It was also around this time that Josephine first took up dancing, honing her skills both in clubs and in street performances, and by 1919 she was touring the United States with the Jones Family Band and the Dixie Steppers performing comedic skits. In 1921, Josephine married a man named Willie Baker, whose name she would keep for the rest of her life despite their divorce years later.

.In 1923, she landed a role in the musical Shuffle Along as a member of the chorus, and the comic touch that she brought to the part made her popular with audiences. Looking to parlay these early successes, she moved to New York City and was soon performing in Chocolate Dandies and, along with Ethel Waters, in the floor show of the Plantation Club, where again she quickly became a crowd favorite.

In 1925, at the peak of France’s obsession with American jazz and all things exotic, she traveled to Paris to perform in La Revue Nègre at the Théâtre des Champs-Elysées. She made an immediate impression on French audiences when, with dance partner Joe Alex, she performed the Danse Sauvage, in which she wore only a feather skirt.

Josephine did more than just shake a tail feather, she also fought for racial equality by demanding that her contract contain a nondiscrimination clause and that her audiences become integrated.

However, it was the following year, at the Folies Bergère music hall, one of the most popular of the era, that her career would reach a major turning point. In a performance called La Folie du Jour, she danced wearing little more than a skirt made of 16 bananas. The show was wildly popular with Parisian audiences and she was soon among the most popular and highest-paid performers in Europe, having the admiration of cultural figures like Pablo Picasso, Ernest Hemingway and E. E. Cummings and earning herself nicknames like “Black Venus” and “Black Pearl.” She also received more than 1,000 marriage proposals.
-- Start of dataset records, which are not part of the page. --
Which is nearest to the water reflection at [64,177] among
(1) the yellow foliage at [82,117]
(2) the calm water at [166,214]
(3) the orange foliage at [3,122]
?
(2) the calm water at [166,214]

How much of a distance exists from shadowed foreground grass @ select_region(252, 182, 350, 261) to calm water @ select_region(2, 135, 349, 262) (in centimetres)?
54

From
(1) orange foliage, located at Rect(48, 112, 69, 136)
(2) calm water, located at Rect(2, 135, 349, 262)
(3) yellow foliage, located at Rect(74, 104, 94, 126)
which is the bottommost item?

Capitalizing on this success, she sang professionally for the first time in 1930. 


One Hour Documentary about Josephine's Life

Photos of Josephine throughout the Years

The money she earned from her performances soon allowed her to purchase an estate  in the southwest of France. She named the estate Les Milandes and soon paid to move her family there from St. Louis.

In 1936, riding the wave of popularity she was enjoying in France, Baker returned to the United States to perform in the Ziegfeld Follies, hoping to establish herself as a performer in her home country as well. 

However, she was met with a generally hostile, racist reaction and quickly returned to France, crestfallen at her mistreatment. Upon her return, she married French industrialist Jean Lion and obtained citizenship from the country that had embraced her as one of its own. 

When World War II erupted later that year, she worked for the Red Cross during the occupation of France. As a member of the Free French forces, she also entertained troops in both Africa and the Middle East. Perhaps most importantly, however, Josephine did work for the French Resistance, at times smuggling messages hidden in her sheet music and even in her underwear. For these efforts, at the war’s end, Baker was awarded both the Croix de Guerre and the Legion of Honour with the rosette of the Resistance, two of France’s highest military honors.

Following the war, she spent most of her time at Les Milandes with her family. In 1950, she began to adopt babies from around the world, 12 children in all, creating what she referred to as her “rainbow tribe” and her “experiment in brotherhood.” She often invited people to the estate to see these children, to demonstrate that people of different races could in fact live together harmoniously. 

In 1963, Josephine participated, alongside Martin Luther King Jr., in the March on Washington, and was among the many notable speakers that day. In honor of her efforts, the NAACP eventually named May 20th “Josephine Baker Day.” 

A Multifaceted life for Sure

After decades of rejection by her countrymen and a lifetime spent dealing with racism, in 1973, she performed at Carnegie Hall in New York and was greeted with a standing ovation. She was so moved by her reception that she wept openly before her audience. 


The show was a huge success and marked her comeback to the stage. 

In April 1975, Josephine performed at the Bobino Theater in Paris, in the first of a series of performances celebrating the 50th anniversary of her Paris debut. Numerous celebrities were in attendance, including Sophia Loren and Princess Grace of Monaco, who had been a dear friend to Baker for years. 

Just days later, on April 12, 1975, she died in her sleep of a cerebral hemorrhage. She was 68. 


On the day of her funeral, more than 20,000 people lined the streets of Paris to witness the procession, and the French government honored her with a 21-gun salute, making Josephine Baker the first American woman in history to receive French military honors.